In this tutorial, we will go under the hood and look at the geometry and appearance types that make them up. Geometry defines the structure of a Primitive, i.e., the triangles, lines, or points that make up the primitive. Appearance defines the shading of the Primitive, including its full GLSL vertex and fragment shaders, as well as the render state.

The benefits of using geometry and appearances are:

Performance: When drawing a large number of Primitives (such as polygons for every zip code in the United States), using geometry directly allows us to combine them into a single geometry to reduce CPU overhead and better utilize the GPU. Combining Primitives is done on a web worker to keep the UI responsive.
Flexibility: Primitives combine geometry and appearance.
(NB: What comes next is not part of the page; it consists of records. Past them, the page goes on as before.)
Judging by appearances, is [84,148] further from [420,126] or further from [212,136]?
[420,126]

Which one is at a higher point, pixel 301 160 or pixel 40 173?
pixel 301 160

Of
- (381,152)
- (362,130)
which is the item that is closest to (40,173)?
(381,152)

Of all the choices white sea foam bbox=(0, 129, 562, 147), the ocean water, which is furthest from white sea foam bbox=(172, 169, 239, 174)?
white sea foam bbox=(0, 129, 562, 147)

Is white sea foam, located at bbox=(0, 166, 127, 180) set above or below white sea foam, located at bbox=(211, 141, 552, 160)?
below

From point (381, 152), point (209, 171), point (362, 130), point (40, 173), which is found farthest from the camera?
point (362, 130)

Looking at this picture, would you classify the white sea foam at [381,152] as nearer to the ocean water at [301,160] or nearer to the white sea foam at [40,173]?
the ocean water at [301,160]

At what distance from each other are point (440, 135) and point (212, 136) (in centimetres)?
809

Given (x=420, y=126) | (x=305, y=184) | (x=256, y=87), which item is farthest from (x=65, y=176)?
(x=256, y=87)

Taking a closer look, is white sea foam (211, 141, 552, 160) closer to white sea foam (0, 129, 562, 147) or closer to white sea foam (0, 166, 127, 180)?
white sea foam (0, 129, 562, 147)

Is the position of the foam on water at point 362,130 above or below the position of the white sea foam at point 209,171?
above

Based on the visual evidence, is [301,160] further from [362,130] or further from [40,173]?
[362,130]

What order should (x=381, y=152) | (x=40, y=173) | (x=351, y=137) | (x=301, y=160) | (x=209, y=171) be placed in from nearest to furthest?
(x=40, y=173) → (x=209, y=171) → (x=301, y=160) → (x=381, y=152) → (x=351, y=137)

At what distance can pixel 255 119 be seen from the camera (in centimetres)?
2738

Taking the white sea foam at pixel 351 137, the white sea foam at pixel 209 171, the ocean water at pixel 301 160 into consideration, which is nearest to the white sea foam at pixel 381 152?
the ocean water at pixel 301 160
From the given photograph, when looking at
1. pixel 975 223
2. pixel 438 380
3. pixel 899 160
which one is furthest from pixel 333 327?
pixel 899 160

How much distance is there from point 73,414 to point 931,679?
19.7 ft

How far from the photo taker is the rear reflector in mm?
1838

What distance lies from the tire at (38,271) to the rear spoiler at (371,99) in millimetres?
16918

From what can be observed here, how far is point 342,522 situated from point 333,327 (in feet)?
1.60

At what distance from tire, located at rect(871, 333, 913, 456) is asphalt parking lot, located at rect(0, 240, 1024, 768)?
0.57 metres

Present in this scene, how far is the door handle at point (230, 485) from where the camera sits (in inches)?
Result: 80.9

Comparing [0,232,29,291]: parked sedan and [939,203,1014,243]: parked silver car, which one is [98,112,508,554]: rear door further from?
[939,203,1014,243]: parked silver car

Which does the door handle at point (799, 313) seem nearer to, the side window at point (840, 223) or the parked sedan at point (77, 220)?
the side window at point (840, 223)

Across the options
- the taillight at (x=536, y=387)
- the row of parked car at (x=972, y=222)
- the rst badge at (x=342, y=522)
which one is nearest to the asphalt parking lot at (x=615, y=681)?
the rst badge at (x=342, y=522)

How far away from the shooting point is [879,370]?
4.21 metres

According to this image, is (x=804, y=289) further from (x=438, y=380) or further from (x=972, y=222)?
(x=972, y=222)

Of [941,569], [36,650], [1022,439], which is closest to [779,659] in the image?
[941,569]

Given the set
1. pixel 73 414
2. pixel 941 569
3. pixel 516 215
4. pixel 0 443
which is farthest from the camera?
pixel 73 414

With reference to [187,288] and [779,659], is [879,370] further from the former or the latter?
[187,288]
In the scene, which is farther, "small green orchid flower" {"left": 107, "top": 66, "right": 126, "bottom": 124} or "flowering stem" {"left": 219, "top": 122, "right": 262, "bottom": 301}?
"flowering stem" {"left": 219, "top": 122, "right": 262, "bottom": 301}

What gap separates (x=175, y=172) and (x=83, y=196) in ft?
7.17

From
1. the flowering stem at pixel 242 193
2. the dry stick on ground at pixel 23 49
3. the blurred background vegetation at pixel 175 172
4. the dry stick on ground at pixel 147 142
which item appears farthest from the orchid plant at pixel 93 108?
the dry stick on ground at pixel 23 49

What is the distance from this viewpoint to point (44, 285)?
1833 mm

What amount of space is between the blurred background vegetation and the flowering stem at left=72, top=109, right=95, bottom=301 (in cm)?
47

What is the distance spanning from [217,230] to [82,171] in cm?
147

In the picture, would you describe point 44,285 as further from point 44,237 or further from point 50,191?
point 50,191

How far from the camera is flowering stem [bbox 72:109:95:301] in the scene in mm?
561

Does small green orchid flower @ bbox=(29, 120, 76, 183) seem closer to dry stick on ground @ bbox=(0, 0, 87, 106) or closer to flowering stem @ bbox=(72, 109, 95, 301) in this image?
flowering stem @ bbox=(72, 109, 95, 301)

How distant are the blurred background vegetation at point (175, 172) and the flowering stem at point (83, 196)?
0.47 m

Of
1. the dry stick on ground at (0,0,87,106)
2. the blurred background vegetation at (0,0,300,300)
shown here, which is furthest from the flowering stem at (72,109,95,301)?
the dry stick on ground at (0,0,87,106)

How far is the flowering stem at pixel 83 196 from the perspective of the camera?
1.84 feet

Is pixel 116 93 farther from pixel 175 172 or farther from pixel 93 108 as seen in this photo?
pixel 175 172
By separating them, we can modify each independently. We can add new geometries that are compatible with many different appearances, and vice versa.
Low-level access: Appearances provide close-to-the-metal rendering access without worrying about all the details of using the Renderer directly. Appearances make it easy to:
- Write full GLSL vertex and fragment shaders
- Use custom render states

Of course, there are also some drawbacks:

Using geometry and appearances directly requires more code and a deeper understanding of graphics. Entities are at an abstraction level suitable for mapping applications; geometry and appearances are at an abstraction level closer to a traditional 3D engine.
Combining geometries is effective for static data, but not necessarily for dynamic data.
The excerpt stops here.